NAGASAKI--This year’s Nagasaki Peace Declaration began with a long quote by a late Catholic monk who was orphaned after the atomic bomb was dropped on this city on Aug. 9, 1945.

Tomei Ozaki died in April at 93, but not before leaving behind a variety of writings about his experience on that day 76 years ago.

Nagasaki Mayor Tomihisa Taue quoted Ozaki’s words written in a personal account published in 1999.
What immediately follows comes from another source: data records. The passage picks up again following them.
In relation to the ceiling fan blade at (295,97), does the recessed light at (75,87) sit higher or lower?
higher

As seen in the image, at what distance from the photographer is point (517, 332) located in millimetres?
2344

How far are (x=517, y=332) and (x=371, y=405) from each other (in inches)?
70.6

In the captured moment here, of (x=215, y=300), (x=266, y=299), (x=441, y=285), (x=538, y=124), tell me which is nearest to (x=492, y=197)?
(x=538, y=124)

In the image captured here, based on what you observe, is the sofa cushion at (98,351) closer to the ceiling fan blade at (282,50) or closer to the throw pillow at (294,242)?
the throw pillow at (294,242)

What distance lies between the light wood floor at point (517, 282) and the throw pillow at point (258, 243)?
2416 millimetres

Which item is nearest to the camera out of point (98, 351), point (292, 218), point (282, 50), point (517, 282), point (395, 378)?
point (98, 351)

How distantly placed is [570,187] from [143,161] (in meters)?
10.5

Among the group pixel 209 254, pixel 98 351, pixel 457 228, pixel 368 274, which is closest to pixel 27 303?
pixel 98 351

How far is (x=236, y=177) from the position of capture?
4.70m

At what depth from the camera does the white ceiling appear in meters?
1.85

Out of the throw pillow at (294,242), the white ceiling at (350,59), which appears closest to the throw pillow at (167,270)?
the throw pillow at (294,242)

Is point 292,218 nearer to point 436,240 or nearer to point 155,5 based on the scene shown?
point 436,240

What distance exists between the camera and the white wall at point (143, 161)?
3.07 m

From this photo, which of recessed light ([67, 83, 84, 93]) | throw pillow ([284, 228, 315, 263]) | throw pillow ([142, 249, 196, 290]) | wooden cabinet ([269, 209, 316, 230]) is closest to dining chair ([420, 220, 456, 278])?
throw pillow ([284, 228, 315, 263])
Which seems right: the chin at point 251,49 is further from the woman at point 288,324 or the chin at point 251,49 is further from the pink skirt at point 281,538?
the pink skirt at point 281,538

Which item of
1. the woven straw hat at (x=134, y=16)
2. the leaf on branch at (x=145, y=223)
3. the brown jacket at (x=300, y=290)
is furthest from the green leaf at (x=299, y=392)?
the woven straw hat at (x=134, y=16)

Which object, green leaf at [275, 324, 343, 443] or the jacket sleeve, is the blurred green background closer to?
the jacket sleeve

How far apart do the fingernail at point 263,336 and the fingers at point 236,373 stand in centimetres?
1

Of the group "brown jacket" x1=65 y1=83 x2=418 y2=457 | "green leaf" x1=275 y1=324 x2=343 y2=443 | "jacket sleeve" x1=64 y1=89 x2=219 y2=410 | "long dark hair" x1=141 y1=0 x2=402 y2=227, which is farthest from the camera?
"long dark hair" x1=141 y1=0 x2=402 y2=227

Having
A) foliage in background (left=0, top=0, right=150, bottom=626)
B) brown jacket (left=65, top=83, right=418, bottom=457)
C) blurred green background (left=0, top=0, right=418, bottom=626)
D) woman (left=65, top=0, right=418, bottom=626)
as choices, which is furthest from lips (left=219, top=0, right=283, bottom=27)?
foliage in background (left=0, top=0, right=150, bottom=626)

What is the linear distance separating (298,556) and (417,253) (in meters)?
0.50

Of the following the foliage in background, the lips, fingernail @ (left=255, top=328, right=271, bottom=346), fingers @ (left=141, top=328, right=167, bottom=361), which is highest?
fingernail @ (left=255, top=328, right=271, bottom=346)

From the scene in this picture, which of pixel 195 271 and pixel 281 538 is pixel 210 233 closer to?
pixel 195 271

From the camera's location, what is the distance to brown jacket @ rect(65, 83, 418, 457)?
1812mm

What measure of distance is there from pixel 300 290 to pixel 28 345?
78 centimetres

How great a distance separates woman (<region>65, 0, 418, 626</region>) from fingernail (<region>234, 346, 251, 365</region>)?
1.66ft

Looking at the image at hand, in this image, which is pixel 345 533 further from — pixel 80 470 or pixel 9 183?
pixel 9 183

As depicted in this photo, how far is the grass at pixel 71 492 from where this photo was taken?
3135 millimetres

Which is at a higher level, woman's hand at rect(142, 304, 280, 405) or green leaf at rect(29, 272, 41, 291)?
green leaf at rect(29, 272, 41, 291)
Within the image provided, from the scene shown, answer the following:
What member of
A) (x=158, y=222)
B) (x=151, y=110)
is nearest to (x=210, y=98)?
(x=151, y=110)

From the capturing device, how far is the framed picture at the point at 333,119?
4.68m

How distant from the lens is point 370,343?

“Nuclear weapons are not conventional bombs. Only those who experienced the atomic bombings can understand the terror inherent in radiation. Parents, children, loved ones and many others were killed by these bombs. To see that they are not used again I keep saying, ‘This is wrong! This is wrong!’”

On Aug. 9, 1945, Ozaki was working in a plant building torpedoes that had been set up in a tunnel to guard it from U.S. bombers. His mother was his only living relative, but not even her remains were found at their destroyed home in the city.

In his account, Ozaki recalled how other children began dying off one after another. He also wrote about the lack of knowledge at that time about the dangerous effects from radiation.

One young boy developed acute diarrhea, but his older brother thought it was due to some kind of infectious disease. The brother consulted with Ozaki and they quarantined the young boy in a bomb shelter where he died a few days later.

Ozaki himself was stricken with tuberculosis and reflected on his life while recuperating at a hospital. He began writing his personal account on the 50th anniversary of his mother’s death.

He joined the Knights of the Immaculata monastery, which was established in Nagasaki by the Polish priest Maximilian Kolbe. Kolbe, who later returned to Poland, was imprisoned in the Auschwitz concentration camp where he volunteered to take the place of another man whom the Nazis had ordered be executed.

After Ozaki learned about the connection he had to Kolbe, he began tracing the Polish priest’s steps in Nagasaki as he conducted missionary work.

Ozaki had said that he wanted to pass on Kolbe’s spirit of self-sacrificing love as one way of passing on hope for the future.

The final quote from Ozaki in the Nagasaki Peace Declaration was, “Those of us who survived the hell of the atomic bombings want to make sure that we have peace without nuclear weapons before we die.”

Touching upon the Treaty on the Prohibition of Nuclear Weapons, which took effect in January, the peace declaration continued, “the ‘peace without nuclear weapons’ that Ozaki continued to call for has not as yet been realized. However, the wish he had has borne fruit in the form of a certain treaty.”